The greatest success in Reams Agriculture comes when all three “buckets” are used in a complete program. Without a doubt, the greatest quantity of inputs is needed to Feed the Soil. The other buckets take far fewer inputs. The rest of this article will discuss the inputs needed to Feed the Soil.

But first let’s address the question of why. Why use inputs? Because the proper use of inputs, with the help of plants and microbes, completely changes the pattern of the soil.

Imagine a chef commissioned to make the world’s best chocolate cake in less than four hours. What is he going to do? First, he is going to find the very best chocolate cake recipe, then he his going to assemble the finest ingredients, and lastly he is going to follow the recipe meticulously.

The highest-quality cake is made with very specific levels of ingredients in very tight ratio with each other. Anything added too much or little or out of balance with other ingredients can completely ruin the cake. Just triple the salt and baking soda and the cake is not fit to eat.
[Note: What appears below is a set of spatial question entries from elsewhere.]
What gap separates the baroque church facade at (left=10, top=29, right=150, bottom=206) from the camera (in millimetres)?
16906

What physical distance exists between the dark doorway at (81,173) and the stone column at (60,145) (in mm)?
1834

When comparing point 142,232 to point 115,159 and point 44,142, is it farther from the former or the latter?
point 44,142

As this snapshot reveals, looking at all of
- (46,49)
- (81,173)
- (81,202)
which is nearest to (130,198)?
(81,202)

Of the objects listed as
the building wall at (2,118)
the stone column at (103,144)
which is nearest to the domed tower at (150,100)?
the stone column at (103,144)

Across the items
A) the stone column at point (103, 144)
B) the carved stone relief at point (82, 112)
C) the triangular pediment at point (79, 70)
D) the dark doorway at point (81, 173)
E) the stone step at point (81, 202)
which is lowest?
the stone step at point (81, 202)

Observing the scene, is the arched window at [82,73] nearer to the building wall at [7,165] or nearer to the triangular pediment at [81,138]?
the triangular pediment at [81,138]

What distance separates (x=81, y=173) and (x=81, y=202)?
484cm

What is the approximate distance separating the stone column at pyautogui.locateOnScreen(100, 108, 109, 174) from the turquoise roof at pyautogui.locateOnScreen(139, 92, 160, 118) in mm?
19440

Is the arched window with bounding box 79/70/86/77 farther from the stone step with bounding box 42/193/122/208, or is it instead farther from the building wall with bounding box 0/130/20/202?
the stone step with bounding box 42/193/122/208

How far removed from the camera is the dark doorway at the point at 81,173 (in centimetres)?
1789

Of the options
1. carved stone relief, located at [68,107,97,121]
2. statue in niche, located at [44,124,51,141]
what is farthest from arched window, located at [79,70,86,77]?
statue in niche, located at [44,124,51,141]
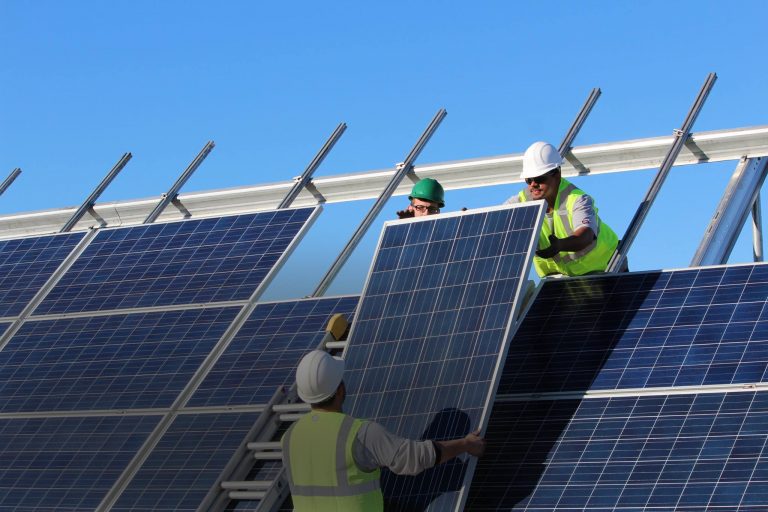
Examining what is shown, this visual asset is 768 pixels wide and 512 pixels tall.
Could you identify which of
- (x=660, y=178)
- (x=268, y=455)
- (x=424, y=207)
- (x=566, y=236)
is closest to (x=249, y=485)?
(x=268, y=455)

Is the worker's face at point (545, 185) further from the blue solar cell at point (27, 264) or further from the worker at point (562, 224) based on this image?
the blue solar cell at point (27, 264)

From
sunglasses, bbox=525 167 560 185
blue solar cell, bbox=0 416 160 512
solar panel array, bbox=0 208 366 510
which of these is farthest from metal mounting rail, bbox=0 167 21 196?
sunglasses, bbox=525 167 560 185

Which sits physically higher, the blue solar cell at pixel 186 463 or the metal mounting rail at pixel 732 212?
the metal mounting rail at pixel 732 212

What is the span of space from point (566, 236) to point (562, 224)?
0.35ft

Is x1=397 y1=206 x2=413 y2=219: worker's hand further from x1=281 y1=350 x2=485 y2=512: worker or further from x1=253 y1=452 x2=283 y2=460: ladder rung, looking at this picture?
x1=281 y1=350 x2=485 y2=512: worker

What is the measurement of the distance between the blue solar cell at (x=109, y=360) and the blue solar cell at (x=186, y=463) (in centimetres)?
55

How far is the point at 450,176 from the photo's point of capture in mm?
14820

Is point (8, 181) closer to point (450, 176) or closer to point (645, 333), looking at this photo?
point (450, 176)

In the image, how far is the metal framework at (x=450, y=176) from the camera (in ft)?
43.9

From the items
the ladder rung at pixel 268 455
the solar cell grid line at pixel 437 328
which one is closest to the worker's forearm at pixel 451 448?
the solar cell grid line at pixel 437 328

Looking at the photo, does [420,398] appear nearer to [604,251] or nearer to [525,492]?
[525,492]

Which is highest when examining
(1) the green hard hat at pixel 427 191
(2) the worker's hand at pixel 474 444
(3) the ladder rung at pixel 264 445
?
(1) the green hard hat at pixel 427 191

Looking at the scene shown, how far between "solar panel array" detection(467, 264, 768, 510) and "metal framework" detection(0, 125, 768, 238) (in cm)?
374

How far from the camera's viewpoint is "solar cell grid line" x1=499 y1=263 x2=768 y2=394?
9.09 meters
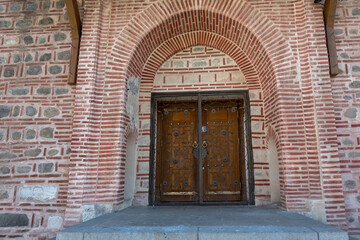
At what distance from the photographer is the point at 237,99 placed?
5.01 metres

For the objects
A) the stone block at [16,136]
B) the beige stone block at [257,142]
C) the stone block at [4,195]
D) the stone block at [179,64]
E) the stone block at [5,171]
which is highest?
the stone block at [179,64]

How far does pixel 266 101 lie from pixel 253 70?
646mm

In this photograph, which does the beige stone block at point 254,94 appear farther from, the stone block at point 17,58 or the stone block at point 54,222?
the stone block at point 17,58

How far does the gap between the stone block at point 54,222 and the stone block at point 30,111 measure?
5.65 ft

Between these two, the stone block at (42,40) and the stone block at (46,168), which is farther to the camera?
the stone block at (42,40)

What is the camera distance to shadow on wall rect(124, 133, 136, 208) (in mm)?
4547

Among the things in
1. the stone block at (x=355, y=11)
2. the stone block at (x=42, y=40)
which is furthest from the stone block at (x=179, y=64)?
the stone block at (x=355, y=11)

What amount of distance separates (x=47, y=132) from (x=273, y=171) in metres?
3.90

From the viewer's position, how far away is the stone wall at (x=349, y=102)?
3.81 metres

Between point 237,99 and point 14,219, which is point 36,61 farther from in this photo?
point 237,99

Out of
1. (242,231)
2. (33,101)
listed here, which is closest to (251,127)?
(242,231)

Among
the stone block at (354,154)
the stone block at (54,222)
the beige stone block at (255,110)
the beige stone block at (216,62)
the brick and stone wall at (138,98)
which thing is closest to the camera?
the brick and stone wall at (138,98)

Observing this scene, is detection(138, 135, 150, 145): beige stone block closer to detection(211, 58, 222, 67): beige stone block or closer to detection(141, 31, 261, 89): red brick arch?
detection(141, 31, 261, 89): red brick arch

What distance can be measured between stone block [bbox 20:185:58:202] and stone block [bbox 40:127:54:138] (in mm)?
829
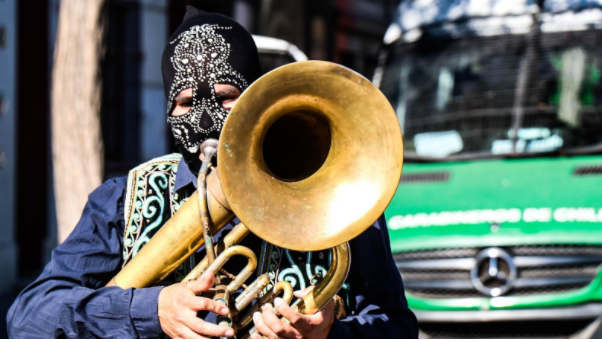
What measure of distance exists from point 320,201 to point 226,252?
0.86 ft

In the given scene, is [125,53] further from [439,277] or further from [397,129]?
[397,129]

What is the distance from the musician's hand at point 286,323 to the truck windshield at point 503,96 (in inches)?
116

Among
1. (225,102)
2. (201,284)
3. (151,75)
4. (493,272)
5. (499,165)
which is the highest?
(151,75)

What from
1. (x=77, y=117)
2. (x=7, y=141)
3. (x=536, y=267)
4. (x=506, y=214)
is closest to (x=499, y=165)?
(x=506, y=214)

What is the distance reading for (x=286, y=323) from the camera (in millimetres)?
1674

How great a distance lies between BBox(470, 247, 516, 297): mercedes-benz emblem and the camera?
386 cm

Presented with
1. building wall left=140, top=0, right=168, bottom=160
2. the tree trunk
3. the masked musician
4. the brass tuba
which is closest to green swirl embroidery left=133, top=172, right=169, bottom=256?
the masked musician

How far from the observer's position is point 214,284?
1.73 meters

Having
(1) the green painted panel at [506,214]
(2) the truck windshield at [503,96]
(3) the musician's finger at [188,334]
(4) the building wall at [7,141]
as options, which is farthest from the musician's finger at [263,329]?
(4) the building wall at [7,141]

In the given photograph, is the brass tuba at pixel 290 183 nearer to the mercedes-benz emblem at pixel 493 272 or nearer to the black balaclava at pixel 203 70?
the black balaclava at pixel 203 70

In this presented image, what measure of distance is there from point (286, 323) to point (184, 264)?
1.28 ft

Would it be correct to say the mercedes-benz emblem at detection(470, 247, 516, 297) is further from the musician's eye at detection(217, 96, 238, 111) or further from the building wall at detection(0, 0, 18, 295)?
the building wall at detection(0, 0, 18, 295)

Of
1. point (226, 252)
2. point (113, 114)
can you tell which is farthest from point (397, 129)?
point (113, 114)

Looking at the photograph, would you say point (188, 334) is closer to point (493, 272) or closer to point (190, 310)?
point (190, 310)
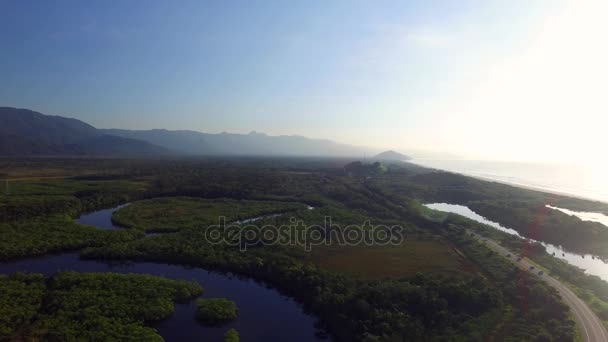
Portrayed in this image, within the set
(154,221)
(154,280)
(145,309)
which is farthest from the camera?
(154,221)

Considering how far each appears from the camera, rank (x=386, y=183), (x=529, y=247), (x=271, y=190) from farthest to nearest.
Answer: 1. (x=386, y=183)
2. (x=271, y=190)
3. (x=529, y=247)

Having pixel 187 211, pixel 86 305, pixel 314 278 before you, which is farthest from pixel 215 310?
pixel 187 211

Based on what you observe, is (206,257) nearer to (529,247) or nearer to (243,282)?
(243,282)

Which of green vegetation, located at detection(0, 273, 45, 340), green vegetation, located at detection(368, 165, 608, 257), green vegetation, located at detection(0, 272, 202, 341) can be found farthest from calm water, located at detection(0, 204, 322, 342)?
green vegetation, located at detection(368, 165, 608, 257)

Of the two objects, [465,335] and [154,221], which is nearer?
[465,335]

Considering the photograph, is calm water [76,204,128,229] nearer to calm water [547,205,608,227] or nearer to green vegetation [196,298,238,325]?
green vegetation [196,298,238,325]

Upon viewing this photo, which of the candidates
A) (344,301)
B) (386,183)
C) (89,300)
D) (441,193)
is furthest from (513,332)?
(386,183)
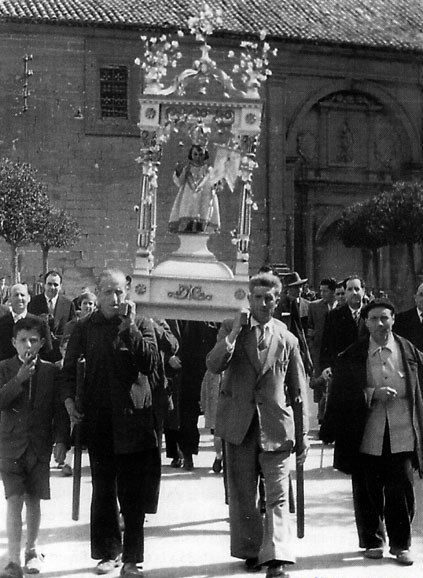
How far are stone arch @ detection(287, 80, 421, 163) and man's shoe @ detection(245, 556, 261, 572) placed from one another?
23.8m

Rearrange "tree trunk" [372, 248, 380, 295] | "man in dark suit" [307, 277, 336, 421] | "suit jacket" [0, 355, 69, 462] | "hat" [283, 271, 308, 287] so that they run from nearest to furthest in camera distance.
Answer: "suit jacket" [0, 355, 69, 462]
"hat" [283, 271, 308, 287]
"man in dark suit" [307, 277, 336, 421]
"tree trunk" [372, 248, 380, 295]

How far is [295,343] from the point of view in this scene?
5.97 meters

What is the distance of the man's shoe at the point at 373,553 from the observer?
5.98 meters

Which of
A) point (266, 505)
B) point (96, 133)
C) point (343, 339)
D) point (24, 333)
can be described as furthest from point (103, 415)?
point (96, 133)

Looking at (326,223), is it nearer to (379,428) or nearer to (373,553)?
(379,428)

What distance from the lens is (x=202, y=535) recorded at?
21.6 feet

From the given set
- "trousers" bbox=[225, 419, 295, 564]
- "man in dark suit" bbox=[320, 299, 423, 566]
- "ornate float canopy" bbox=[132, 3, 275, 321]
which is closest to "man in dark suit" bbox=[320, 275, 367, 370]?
"ornate float canopy" bbox=[132, 3, 275, 321]

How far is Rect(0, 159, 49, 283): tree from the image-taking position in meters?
22.9

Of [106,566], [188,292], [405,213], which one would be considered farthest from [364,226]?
[106,566]

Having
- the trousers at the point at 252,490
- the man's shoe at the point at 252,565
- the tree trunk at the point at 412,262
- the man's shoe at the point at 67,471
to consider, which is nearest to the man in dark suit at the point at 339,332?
the man's shoe at the point at 67,471

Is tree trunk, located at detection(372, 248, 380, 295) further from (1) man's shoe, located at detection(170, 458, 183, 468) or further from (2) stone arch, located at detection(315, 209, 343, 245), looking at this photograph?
(1) man's shoe, located at detection(170, 458, 183, 468)

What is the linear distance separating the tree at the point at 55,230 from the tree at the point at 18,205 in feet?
0.79

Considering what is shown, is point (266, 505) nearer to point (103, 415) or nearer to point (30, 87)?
point (103, 415)

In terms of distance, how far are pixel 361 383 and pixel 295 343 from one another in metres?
0.49
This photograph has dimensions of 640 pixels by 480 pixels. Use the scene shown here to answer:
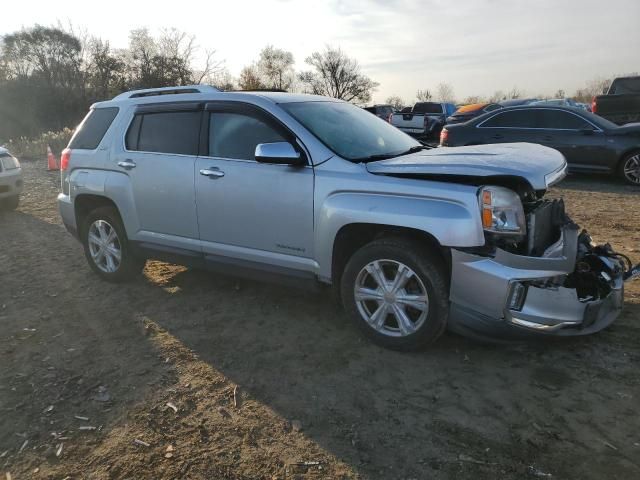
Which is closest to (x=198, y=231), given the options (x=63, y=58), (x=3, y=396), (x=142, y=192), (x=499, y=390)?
(x=142, y=192)

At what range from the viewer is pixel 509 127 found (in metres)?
10.5

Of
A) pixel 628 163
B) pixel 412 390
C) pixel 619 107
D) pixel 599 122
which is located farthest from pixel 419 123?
pixel 412 390

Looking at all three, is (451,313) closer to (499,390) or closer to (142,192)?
(499,390)

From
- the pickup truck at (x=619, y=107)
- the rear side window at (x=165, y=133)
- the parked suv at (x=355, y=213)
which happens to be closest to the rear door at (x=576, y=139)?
the pickup truck at (x=619, y=107)

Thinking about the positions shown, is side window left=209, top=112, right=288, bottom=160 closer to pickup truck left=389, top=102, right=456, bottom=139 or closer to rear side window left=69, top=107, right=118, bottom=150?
rear side window left=69, top=107, right=118, bottom=150

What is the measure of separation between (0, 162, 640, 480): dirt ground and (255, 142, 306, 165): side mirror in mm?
1318

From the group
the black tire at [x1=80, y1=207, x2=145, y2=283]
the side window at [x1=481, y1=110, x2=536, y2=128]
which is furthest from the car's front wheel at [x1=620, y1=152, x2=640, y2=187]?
the black tire at [x1=80, y1=207, x2=145, y2=283]

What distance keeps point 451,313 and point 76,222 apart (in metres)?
4.06

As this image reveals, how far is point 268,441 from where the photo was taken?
268 cm

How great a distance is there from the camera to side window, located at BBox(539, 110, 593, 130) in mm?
9758

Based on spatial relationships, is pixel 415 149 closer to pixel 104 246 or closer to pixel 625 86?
pixel 104 246

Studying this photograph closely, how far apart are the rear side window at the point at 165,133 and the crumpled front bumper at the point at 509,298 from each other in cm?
251

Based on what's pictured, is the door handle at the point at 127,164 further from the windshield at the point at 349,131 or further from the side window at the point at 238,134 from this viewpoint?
the windshield at the point at 349,131

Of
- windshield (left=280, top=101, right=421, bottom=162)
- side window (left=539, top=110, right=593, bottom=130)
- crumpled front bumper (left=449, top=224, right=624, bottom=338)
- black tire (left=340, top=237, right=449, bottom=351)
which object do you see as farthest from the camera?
side window (left=539, top=110, right=593, bottom=130)
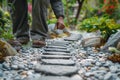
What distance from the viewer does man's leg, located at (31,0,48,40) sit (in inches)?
136

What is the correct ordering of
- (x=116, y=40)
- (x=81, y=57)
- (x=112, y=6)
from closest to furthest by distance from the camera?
(x=81, y=57)
(x=116, y=40)
(x=112, y=6)

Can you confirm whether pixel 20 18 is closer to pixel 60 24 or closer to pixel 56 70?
pixel 60 24

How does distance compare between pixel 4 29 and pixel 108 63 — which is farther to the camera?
pixel 4 29

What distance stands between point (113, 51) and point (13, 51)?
112cm

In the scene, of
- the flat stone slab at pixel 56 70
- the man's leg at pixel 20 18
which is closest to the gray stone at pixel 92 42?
the man's leg at pixel 20 18

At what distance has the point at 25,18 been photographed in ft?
12.3

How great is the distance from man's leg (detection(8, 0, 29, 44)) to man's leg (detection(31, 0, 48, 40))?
17 centimetres

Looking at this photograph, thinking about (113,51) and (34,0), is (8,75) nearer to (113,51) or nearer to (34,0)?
(113,51)

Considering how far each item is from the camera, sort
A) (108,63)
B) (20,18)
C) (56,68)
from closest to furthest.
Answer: (56,68), (108,63), (20,18)

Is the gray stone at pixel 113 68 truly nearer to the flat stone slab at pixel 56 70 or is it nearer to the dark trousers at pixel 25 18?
the flat stone slab at pixel 56 70

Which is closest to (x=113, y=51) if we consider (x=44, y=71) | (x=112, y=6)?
(x=44, y=71)

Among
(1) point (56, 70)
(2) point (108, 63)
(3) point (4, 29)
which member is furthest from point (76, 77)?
(3) point (4, 29)

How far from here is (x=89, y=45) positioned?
11.7 feet

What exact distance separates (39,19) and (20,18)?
360 millimetres
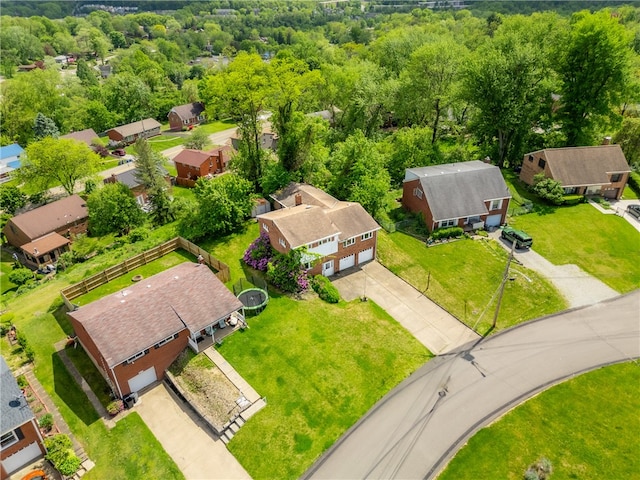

The same with soil. Instead of calling it a recipe, we call it a pattern. The pattern of soil is determined by the levels and ratios of available minerals. If we want a better output of high-quality crops or nutrient-dense foods, then we must create the proper pattern in soil. You can’t get a prize-winning cake with a lousy recipe, and neither can you achieve nutrient-dense produce with deficient or imbalanced soil. You have to meet nature’s requirements if you want top quality.

Let’s illustrate this with a typical soil test followed up by a decode of the soil pattern, shown in the image above. All nutrients are in pounds per acre on the Morgan soil test.

To calculate the ratio, take the lab result for the first nutrient and divide it by the lab result of the second nutrient. To calculate the calcium to magnesium ratio, divide 900 by 125 to get 7.2. This soil has a Ca:Ma ratio of 7.2:1.

This general pattern is found all over the south and the eastern third of the United States. But in many instances the soils have even less fertility than this example. So, what does this pattern tell us? Here is the decode.

  • • 16 lbs. of available phosphorous indicates low Brix and poor energy production in the plant. The energy cycle in plants depends on phosphorous, since it is the P in ATP.
  • • 290 lbs. of potassium signifies there will be a crop.
  • • Calcium at 900 lbs. means low yield, very poor root development, and inadequate feeding of soil microbes. Inputs to help the microbes are needed.
  • • Magnesium at 125 lbs. is a sufficient amount for leaf function, but still low.
  • • The P:K ratio of 0.05:1 indicates broadleaf weed pressure.
  • • The Ca:Ma ratio of 7.2:1 indicates a soil that is workable and not sticky.
  • • The extreme Ca:P ratio of 196:1 further highlights how critically low phosphorous is and suggests insect and disease susceptibility. If copper is also low and the year is wet, you might see a fungal attack.
  • • The Ca:K ratio of 3:1 is the other extreme. Such a high level of potassium relative to calcium indicates poor cellular integrity of the crop. This happens when potassium substitutes for calcium in the cell walls.
  • Altogether, this is the pattern of a depleted soil. This soil can not produce high Brix or nutrient-dense food or crops in the near future. Animals eating forages grown on this soil will not perform well. The good news is that this soil is easy to fix. The bad news is that it is not cheap.
  • Inputs to grow the upcoming crop and improve the overall soil pattern could include the following:
  • • Soft rock phosphate
  • • Low-magnesium limestone
  • • 11-52-0 mono-ammonium phosphate
  • • Calcium nitrate
  • • Epsom salt
  • What is not suggested for this year is an application of compost or manure. They should be avoided because potassium will increase, and it is already too high.
  • A complete feeding to the soil will impact roots and microbes. As the pattern changes toward ideal crop health, yield improves, and so does the nourishment of people and animals.
  • Next month we will cover the inputs to Feed the Plant and Feed the Leaf. In the meantime, I hope you are enjoying a diet of nutrient-dense foods and that occasional slice of decadent chocolate cake.